O que espera a CCILF da economia portuguesa este ano e no próximo?

Numa palavra, porque a verdadeira resposta seria muito longa: que cresça mais e que reduza progressivamente a dívida.

E que não surjam fatores externos inesperados desfavoráveis que a condicionem.

 

Como tem evoluído a CCILF em números de associados e em iniciativas organizadas?

A CCILF continua a ter cerca de 600 associados. E continuamos a realizar a nossa missão fundamental de apoio às empresas francesas e portuguesas que queiram estabelecer laços comerciais e implantar-se nos dois países.

Seminários, conferências e almoços ou pequenos-almoços debate são, igualmente, parte da nossa atividade de ‘animação’.

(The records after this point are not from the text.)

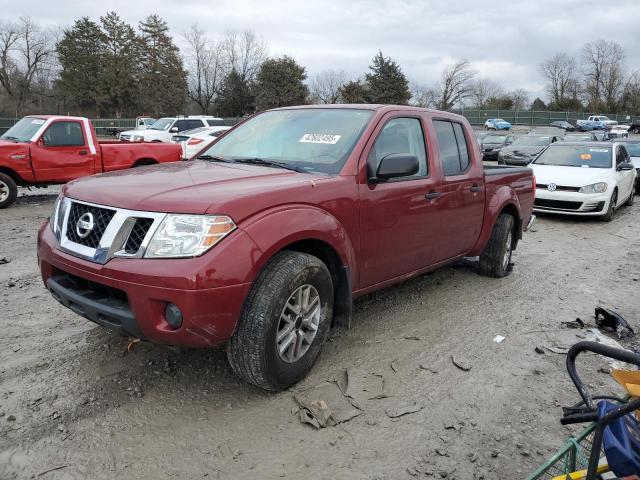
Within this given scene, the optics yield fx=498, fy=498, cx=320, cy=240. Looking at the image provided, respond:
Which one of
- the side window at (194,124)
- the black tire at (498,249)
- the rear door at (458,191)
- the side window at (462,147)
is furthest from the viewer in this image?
the side window at (194,124)

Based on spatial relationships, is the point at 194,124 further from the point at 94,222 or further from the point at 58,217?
the point at 94,222

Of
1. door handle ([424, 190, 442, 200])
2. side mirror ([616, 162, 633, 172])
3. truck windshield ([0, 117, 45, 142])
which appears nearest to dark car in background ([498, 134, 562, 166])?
side mirror ([616, 162, 633, 172])

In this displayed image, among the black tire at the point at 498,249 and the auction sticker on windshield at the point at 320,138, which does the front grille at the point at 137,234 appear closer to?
the auction sticker on windshield at the point at 320,138

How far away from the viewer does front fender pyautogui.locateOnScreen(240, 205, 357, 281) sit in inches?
111

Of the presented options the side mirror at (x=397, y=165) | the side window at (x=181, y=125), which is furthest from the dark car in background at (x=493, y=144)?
the side mirror at (x=397, y=165)

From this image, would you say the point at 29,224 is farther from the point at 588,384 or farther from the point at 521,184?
the point at 588,384

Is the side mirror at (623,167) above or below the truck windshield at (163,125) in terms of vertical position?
below

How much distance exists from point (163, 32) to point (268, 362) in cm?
6062

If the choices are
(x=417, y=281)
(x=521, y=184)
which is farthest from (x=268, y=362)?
(x=521, y=184)

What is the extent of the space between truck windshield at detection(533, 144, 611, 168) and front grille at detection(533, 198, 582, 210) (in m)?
1.30

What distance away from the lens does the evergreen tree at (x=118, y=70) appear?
52250 millimetres

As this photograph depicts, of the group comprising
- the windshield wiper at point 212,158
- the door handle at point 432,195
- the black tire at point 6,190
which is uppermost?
the windshield wiper at point 212,158

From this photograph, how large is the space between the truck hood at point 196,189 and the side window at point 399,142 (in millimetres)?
589

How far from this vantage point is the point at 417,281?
563 centimetres
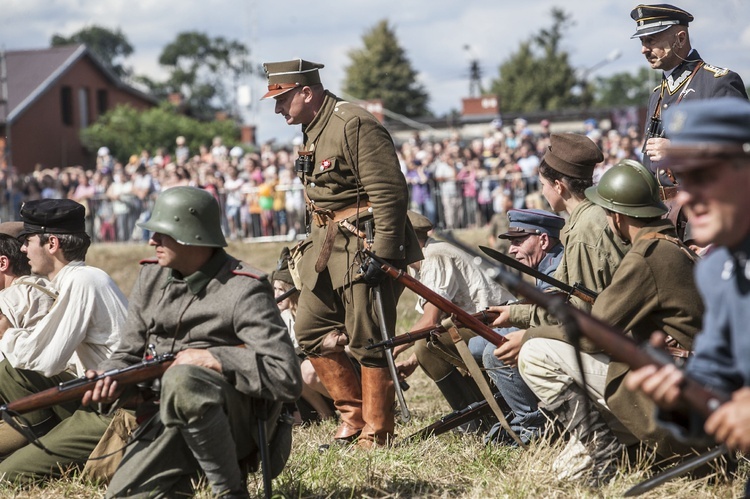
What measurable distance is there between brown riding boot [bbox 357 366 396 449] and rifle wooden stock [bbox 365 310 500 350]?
0.28m

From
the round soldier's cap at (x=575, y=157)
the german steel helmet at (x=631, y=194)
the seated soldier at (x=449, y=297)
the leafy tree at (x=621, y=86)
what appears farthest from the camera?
the leafy tree at (x=621, y=86)

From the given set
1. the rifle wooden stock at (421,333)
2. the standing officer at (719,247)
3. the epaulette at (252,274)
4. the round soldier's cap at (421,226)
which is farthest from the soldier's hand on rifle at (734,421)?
the round soldier's cap at (421,226)

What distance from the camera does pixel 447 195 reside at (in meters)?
19.1

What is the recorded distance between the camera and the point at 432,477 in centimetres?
570

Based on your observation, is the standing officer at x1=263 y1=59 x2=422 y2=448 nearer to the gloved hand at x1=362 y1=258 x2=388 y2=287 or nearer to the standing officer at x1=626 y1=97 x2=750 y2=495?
the gloved hand at x1=362 y1=258 x2=388 y2=287

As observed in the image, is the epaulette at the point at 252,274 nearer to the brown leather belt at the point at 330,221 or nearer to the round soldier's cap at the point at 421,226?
the brown leather belt at the point at 330,221

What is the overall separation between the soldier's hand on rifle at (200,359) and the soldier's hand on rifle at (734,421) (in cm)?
244

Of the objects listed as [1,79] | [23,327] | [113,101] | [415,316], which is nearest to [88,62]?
[113,101]

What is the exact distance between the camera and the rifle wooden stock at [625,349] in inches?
127

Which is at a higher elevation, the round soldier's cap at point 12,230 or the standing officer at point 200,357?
the round soldier's cap at point 12,230

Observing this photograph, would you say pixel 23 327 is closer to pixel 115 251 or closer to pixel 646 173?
pixel 646 173

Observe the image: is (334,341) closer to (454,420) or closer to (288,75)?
(454,420)

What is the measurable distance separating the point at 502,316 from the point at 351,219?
4.49 feet

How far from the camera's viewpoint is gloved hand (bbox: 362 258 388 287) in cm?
670
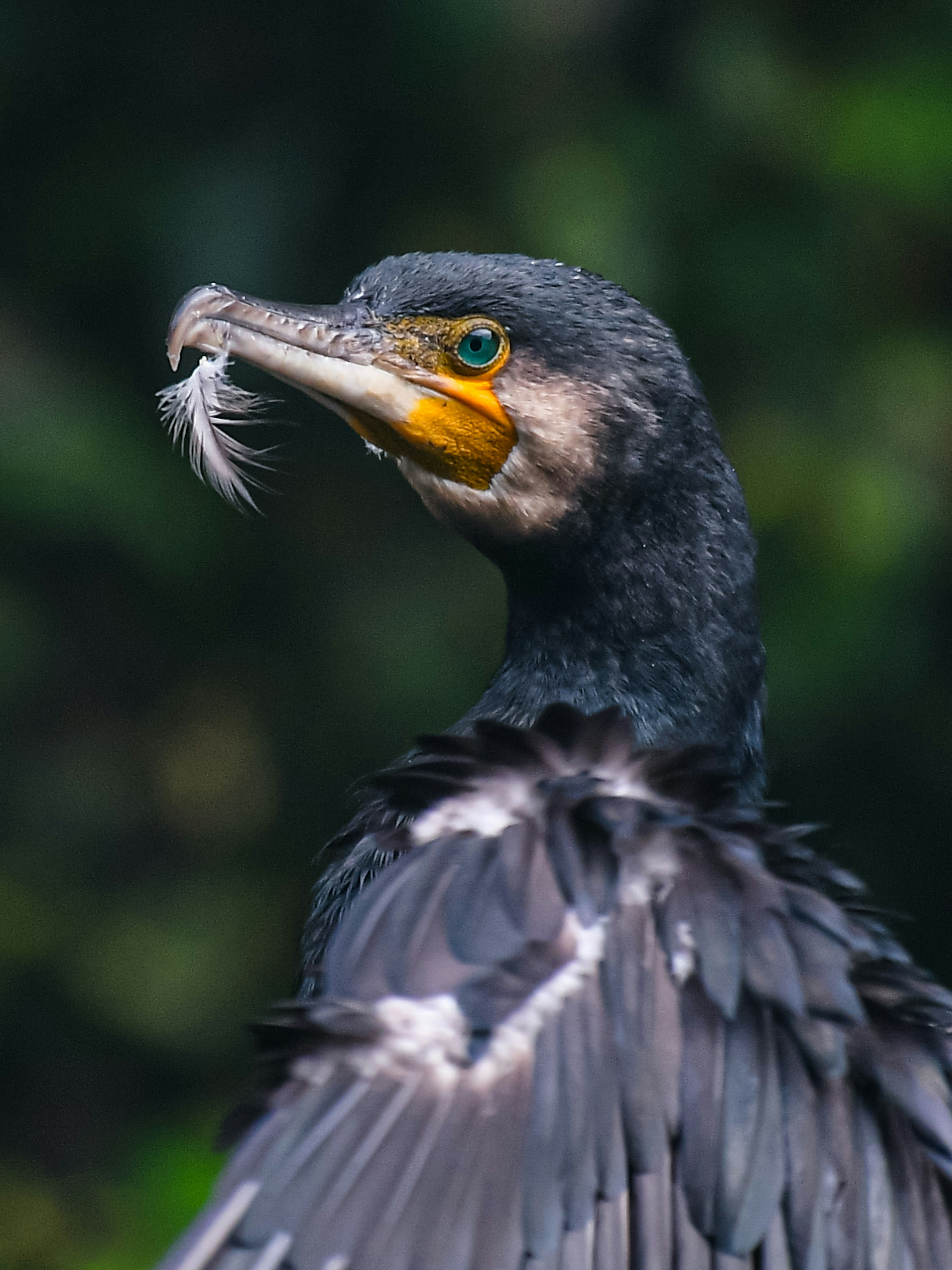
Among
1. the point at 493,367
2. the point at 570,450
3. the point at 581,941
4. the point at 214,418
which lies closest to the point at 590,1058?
the point at 581,941

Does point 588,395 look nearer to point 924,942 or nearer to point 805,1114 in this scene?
point 805,1114

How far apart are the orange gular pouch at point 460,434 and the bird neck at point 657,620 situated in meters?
0.14

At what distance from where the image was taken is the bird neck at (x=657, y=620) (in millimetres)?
2242

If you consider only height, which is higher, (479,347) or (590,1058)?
(479,347)

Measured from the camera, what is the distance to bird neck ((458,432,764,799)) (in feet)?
7.36

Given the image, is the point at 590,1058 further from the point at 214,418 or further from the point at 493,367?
the point at 214,418

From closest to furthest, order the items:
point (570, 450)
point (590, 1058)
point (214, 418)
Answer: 1. point (590, 1058)
2. point (570, 450)
3. point (214, 418)

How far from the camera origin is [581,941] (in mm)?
1681

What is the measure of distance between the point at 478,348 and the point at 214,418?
414 millimetres

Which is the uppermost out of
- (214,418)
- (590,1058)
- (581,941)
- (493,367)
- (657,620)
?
(493,367)

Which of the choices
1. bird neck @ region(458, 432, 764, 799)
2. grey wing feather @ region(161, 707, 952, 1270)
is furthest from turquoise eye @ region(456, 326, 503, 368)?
grey wing feather @ region(161, 707, 952, 1270)

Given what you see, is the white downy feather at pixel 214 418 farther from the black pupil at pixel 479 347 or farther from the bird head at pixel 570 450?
the black pupil at pixel 479 347

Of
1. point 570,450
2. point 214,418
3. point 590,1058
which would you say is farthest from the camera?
point 214,418

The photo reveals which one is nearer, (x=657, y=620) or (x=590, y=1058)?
(x=590, y=1058)
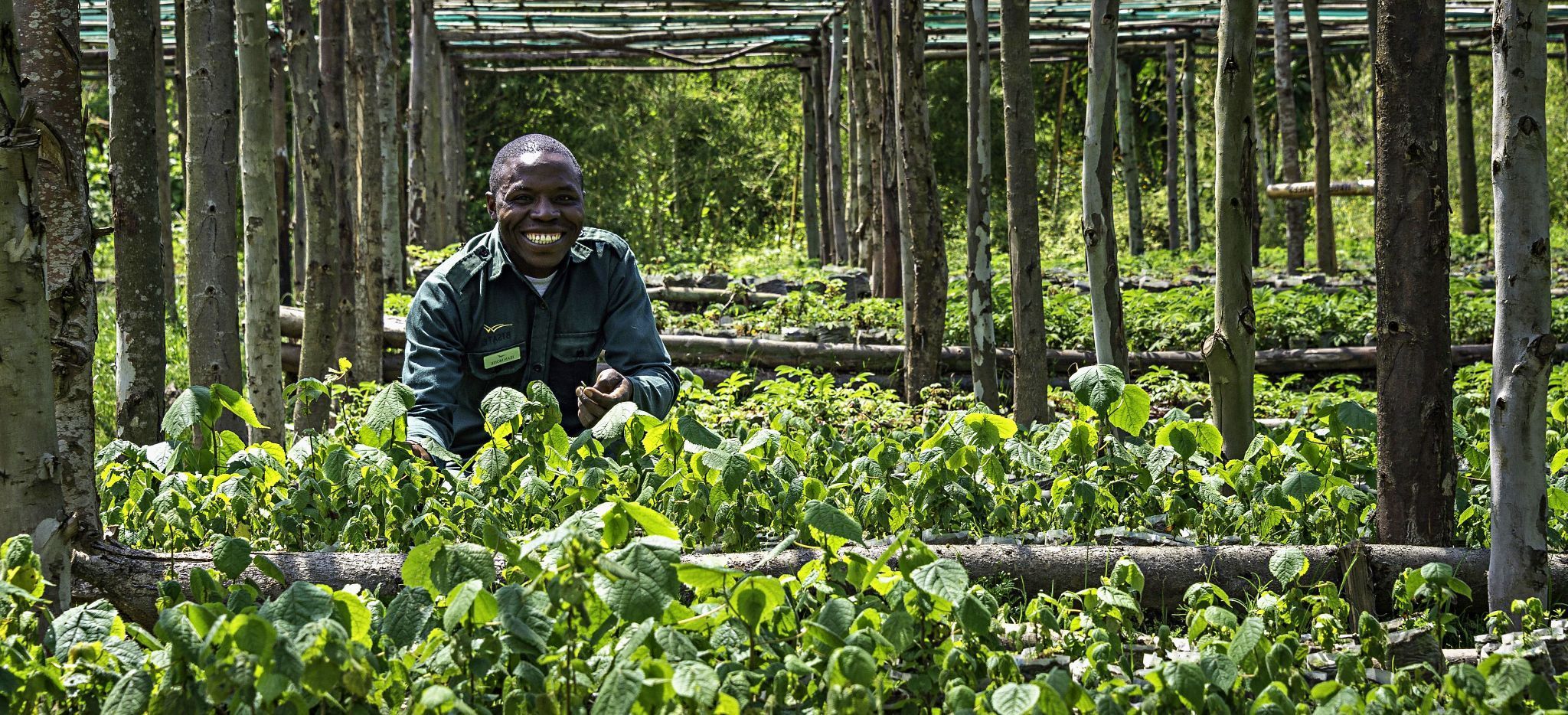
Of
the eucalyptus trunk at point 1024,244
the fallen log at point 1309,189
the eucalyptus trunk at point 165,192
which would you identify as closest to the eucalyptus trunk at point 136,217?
the eucalyptus trunk at point 165,192

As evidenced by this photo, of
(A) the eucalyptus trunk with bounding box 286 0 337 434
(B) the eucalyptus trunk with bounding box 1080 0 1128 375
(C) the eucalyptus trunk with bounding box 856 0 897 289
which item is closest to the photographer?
(B) the eucalyptus trunk with bounding box 1080 0 1128 375

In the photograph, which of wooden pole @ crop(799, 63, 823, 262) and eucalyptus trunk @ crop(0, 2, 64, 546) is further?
wooden pole @ crop(799, 63, 823, 262)

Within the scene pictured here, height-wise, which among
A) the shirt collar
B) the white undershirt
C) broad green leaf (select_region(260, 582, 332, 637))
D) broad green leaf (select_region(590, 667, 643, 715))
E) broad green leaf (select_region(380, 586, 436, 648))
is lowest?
broad green leaf (select_region(590, 667, 643, 715))

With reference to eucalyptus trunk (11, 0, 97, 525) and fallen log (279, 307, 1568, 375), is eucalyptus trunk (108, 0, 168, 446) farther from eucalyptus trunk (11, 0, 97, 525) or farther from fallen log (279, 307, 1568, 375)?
fallen log (279, 307, 1568, 375)

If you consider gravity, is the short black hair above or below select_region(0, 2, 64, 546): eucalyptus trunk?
above

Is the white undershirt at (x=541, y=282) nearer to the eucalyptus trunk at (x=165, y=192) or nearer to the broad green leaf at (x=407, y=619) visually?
the broad green leaf at (x=407, y=619)

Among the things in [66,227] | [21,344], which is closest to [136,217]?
[66,227]

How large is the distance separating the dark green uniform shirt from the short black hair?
216 millimetres

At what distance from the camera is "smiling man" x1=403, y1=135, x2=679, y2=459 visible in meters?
4.54

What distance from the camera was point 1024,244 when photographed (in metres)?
5.66

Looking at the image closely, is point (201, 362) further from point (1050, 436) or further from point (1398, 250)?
point (1398, 250)

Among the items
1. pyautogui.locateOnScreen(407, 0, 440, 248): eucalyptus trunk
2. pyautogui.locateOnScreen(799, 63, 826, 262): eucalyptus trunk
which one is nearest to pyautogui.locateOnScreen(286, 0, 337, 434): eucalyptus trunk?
pyautogui.locateOnScreen(407, 0, 440, 248): eucalyptus trunk

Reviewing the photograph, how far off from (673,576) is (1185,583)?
160cm

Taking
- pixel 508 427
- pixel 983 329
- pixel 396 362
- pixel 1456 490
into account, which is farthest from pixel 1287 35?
pixel 508 427
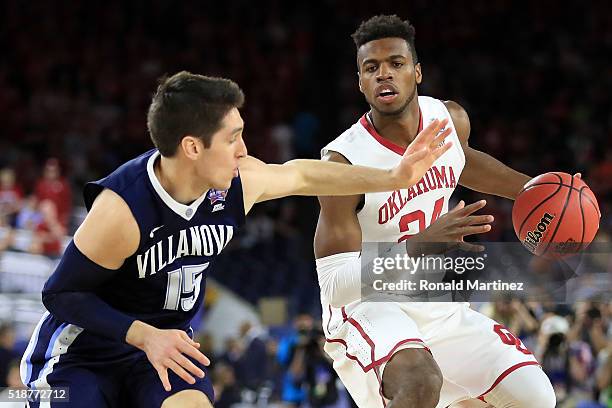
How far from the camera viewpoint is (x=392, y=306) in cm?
485

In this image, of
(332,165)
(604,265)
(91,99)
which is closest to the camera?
(332,165)

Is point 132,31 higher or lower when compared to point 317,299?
higher

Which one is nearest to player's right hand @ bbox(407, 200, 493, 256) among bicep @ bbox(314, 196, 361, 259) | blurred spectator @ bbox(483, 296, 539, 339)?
bicep @ bbox(314, 196, 361, 259)

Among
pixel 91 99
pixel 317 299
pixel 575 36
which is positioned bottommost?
pixel 317 299

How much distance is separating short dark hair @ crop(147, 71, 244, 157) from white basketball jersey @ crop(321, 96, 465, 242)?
1157 mm

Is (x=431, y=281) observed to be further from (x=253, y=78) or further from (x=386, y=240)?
(x=253, y=78)

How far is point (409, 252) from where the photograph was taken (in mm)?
4633

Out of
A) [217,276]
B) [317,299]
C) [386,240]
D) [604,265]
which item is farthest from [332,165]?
[217,276]

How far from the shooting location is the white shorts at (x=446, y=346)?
4852mm

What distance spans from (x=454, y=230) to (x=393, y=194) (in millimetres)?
718

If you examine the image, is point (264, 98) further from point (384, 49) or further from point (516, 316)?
point (384, 49)

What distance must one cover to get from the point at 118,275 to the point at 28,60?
472 inches

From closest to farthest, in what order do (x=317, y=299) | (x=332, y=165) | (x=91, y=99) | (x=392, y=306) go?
(x=332, y=165)
(x=392, y=306)
(x=317, y=299)
(x=91, y=99)

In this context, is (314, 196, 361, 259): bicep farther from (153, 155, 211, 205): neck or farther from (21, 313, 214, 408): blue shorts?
(21, 313, 214, 408): blue shorts
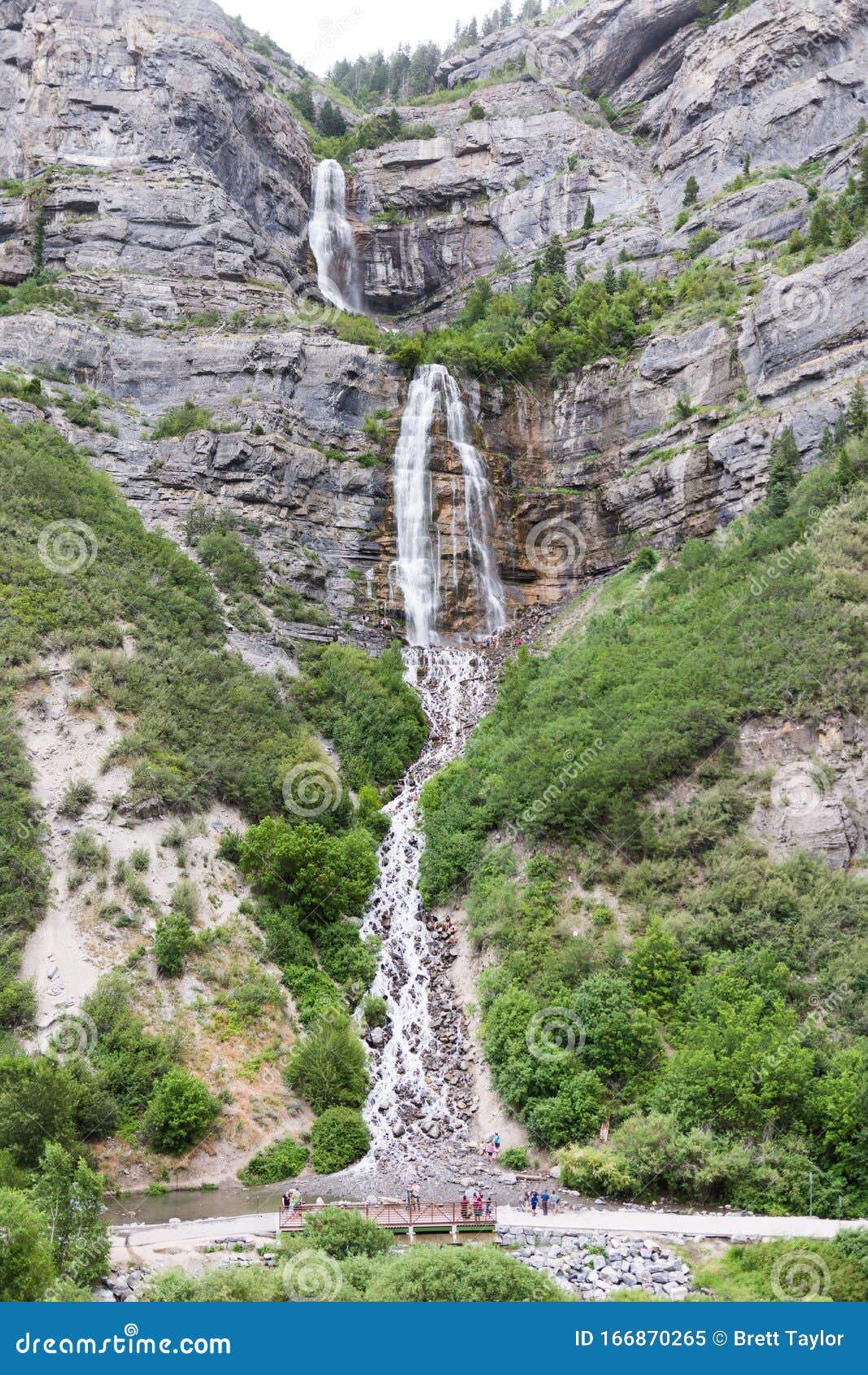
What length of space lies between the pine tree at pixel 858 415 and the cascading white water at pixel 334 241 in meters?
42.3

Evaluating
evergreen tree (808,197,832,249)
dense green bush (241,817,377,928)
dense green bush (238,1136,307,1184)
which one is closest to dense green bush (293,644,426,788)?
dense green bush (241,817,377,928)

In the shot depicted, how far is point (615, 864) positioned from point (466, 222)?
6059 centimetres

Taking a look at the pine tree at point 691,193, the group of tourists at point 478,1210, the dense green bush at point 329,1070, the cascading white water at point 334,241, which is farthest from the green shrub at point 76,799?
the pine tree at point 691,193

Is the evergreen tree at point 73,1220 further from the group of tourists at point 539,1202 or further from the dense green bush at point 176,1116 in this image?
the group of tourists at point 539,1202

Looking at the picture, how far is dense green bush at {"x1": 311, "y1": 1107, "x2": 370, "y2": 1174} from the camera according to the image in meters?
25.7

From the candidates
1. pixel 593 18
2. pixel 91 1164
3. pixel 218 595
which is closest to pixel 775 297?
pixel 218 595

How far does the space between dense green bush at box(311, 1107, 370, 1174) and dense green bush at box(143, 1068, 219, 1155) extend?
2.91 meters

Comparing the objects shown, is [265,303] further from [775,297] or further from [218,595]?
[775,297]

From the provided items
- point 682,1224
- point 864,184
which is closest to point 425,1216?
point 682,1224

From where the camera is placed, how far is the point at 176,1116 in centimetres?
2492

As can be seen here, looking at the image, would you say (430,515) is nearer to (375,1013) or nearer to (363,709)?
(363,709)

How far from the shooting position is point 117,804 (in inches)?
1271

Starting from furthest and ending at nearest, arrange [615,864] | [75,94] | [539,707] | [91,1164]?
[75,94], [539,707], [615,864], [91,1164]

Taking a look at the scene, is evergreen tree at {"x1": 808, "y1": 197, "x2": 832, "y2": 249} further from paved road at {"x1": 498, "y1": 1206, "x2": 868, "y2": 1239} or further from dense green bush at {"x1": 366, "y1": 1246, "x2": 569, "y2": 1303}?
dense green bush at {"x1": 366, "y1": 1246, "x2": 569, "y2": 1303}
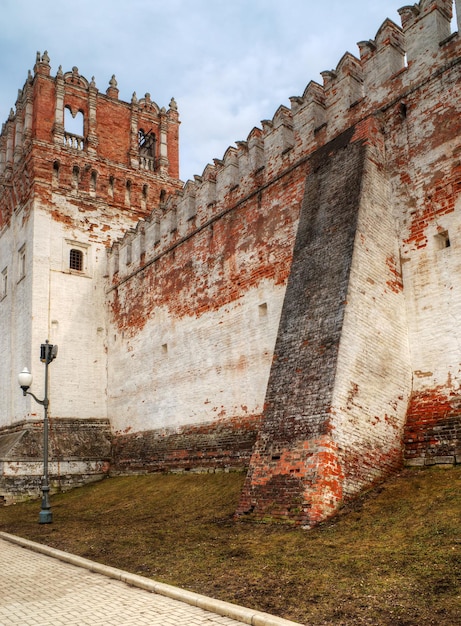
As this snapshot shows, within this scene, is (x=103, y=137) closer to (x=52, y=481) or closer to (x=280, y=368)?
(x=52, y=481)

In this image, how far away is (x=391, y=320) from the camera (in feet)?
32.7

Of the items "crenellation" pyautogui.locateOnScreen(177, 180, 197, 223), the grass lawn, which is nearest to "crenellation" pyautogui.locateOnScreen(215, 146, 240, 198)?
"crenellation" pyautogui.locateOnScreen(177, 180, 197, 223)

Com regularidade, temos reunido, ou vamos reunir, pessoas e oradores no tratamento de temas como a indústria automóvel, a indústria aeronáutica, o emprego/recrutar em Portugal, as energias renováveis, como investir em Portugal e o imobiliário/turismo. E estamos sempre à procura de novos temas e de novas ideias que sejam atuais e úteis para os nossos participantes.

Os troféus continuarão a ser um dos nossos acontecimentos marcantes. Acrescentámos, a partir deste ano, mais um troféu, o “Troféu Start-Up”.

Temos procurado alargar a nossa atividade, ou pelo menos o conhecimento da mesma, a outras cidades e regiões do país, que não apenas Lisboa e Porto.

E renovámos a nossa sede em Lisboa, na Avenida da Liberdade, por forma a torná-la mais acolhedora e funcional.